A Missouri federal judge ruled the FBI did not need a warrant to secretly attach a GPS monitoring device to a suspect’s car to track his public movements for two months.
The ruling, upholding federal theft and other charges, is one in a string of decisions nationwide supporting warrantless GPS surveillance. Last week’s decision comes as the Supreme Court is expected to rule on the issue within months in an unrelated case.
The ruling from Magistrate David Noce mirrored the Obama administration position before the Supreme Court during oral arguments on the topic in November. In short, defendant Fred Robinson, who was suspected of fudging his time sheets for his treasurer’s office job for the city of St. Louis, had no reasonable expectation of privacy in his public movements, Magistrate Noce said.
Noce ruled: (.pdf)
Here, installation of the GPS tracker device onto defendant Robinson’s Cavalier was not a ‘search’ because defendant Robinson did not have a reasonable expectation of privacy in the exterior of his Cavalier. Agents installed the GPS tracker device onto defendant’s Cavalier based on a reasonable suspicion that he was being illegally paid as a ‘ghost’ employee on the payroll of the St.
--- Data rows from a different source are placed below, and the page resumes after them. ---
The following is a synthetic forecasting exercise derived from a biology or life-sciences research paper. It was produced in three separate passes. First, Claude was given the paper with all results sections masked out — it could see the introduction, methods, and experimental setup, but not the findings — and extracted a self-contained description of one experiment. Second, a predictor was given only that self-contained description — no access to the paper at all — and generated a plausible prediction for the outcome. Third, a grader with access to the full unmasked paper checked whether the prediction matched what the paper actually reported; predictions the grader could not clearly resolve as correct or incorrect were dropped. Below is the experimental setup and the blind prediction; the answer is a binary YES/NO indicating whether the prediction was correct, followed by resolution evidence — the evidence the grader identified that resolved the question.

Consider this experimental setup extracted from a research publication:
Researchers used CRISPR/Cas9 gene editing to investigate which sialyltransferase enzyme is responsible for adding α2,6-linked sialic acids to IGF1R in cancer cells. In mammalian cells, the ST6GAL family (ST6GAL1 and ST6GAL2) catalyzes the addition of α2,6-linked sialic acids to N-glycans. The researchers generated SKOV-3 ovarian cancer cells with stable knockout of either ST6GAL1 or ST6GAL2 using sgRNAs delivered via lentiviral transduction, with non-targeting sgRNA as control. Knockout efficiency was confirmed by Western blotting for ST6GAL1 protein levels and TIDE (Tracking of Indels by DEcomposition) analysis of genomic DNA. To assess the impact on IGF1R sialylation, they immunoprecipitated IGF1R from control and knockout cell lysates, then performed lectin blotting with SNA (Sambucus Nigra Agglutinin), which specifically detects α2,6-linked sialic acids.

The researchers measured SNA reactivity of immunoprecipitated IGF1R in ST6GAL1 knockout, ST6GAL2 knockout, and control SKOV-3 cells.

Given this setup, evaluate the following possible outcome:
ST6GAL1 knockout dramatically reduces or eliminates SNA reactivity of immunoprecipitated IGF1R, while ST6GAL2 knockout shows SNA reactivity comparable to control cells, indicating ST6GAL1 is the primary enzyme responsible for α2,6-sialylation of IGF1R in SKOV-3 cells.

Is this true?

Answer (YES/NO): YES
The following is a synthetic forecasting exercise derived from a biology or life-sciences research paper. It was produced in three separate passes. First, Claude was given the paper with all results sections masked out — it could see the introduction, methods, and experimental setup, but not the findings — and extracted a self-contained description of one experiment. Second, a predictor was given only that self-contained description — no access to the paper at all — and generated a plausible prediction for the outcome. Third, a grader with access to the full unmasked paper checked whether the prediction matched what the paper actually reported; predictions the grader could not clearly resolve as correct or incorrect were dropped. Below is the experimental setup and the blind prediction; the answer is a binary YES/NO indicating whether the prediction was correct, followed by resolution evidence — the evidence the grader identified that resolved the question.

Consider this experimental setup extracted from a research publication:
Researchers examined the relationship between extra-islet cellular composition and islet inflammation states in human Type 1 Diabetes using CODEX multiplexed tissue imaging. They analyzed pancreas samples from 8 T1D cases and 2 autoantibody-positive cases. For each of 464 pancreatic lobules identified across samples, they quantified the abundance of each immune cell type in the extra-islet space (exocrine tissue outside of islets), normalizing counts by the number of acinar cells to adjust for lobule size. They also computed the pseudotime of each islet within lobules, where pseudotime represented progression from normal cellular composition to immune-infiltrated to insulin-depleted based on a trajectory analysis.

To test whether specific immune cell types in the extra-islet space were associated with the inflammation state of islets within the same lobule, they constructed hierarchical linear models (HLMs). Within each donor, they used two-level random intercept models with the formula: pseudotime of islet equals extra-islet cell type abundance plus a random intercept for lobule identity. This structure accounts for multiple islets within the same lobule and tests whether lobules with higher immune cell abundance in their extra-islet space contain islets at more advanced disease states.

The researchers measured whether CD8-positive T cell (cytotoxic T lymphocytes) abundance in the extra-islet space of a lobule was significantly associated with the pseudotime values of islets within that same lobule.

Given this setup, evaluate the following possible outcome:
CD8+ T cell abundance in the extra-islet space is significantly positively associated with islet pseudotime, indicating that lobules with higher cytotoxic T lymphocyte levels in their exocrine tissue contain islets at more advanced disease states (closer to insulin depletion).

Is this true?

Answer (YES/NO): NO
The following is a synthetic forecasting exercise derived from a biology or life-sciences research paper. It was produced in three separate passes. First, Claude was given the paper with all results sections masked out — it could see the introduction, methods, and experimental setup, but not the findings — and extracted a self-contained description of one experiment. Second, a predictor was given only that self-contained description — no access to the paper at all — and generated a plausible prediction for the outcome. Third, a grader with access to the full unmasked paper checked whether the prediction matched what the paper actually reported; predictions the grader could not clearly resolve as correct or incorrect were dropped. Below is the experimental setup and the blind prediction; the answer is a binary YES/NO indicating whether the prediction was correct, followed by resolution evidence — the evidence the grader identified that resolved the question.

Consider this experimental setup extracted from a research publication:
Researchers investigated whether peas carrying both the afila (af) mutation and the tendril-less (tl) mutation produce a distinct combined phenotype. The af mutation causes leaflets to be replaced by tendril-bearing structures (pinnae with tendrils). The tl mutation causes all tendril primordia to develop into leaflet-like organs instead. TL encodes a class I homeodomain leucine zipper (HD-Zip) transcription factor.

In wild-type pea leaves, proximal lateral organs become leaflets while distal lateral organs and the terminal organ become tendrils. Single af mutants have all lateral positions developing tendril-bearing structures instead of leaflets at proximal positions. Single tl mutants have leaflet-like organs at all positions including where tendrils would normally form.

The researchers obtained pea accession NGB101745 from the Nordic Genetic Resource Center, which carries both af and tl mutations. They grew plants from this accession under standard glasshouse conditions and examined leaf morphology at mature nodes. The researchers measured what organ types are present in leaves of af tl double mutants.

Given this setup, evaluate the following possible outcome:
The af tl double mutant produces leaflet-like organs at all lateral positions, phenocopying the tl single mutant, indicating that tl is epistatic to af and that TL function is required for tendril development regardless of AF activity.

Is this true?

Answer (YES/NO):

Louis City Treasurer’s Office.
Installation of the GPS tracker device was non-invasive; a magnetic component of the GPS tracker device allowed it to be affixed to the exterior of the Cavalier without the use of screws and without causing any damage to the exterior of the Cavalier. The GPS tracker device was installed when the Cavalier was on a public street near defendant’s residence. Installation of the GPS tracker device revealed no information to the agents other than the public location of the vehicle. Under these circumstances, installation of the GPS tracker device was not a search within the meaning of the Fourth Amendment.
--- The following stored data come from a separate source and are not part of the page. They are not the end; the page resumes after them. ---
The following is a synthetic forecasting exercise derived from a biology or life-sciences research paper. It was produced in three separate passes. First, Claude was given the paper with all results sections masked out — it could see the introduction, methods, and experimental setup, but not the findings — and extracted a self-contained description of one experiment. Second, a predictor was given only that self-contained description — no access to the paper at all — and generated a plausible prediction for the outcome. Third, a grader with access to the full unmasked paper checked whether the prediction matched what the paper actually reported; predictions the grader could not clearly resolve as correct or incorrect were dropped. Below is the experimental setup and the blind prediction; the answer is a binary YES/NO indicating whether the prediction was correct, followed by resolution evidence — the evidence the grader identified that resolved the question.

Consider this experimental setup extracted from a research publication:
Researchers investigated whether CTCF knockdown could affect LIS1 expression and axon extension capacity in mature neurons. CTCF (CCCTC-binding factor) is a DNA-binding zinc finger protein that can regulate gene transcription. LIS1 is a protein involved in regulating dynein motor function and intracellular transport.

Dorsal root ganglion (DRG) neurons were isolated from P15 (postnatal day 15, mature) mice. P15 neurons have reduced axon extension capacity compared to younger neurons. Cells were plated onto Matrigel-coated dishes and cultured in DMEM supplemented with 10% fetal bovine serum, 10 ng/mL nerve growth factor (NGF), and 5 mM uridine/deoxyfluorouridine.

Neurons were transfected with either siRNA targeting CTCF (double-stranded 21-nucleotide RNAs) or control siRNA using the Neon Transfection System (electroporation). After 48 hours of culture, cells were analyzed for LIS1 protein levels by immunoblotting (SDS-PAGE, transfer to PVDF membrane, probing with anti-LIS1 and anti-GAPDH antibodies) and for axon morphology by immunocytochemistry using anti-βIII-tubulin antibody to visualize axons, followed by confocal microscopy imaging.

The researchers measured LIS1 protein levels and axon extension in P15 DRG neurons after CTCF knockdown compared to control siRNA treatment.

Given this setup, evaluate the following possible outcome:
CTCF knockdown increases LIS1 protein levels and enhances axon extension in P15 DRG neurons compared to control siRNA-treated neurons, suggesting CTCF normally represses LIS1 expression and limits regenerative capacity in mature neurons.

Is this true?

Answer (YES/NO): YES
The GPS tracking in 2010, Noce continued, “corroborated that Robinson’s employment time sheets were false.”
Deputy Solicitor General Michael Dreeben told the Supreme Court in November oral arguments that federal authorities employ warrantless GPS monitoring “in the low thousands annually.” Dreeben also said the government could affix GPS devices, without warrants, to the vehicles of the nine members of the Supreme Court.
Many of the justices were skeptical of the government’s position, saying the United States could evolve into a surveillance state if the Supreme Court sides with the government.
Justice Stephen Breyer told Dreeben, “If you win this case, there is nothing to prevent the police or government from monitoring 24 hours a day every citizen of the United States.”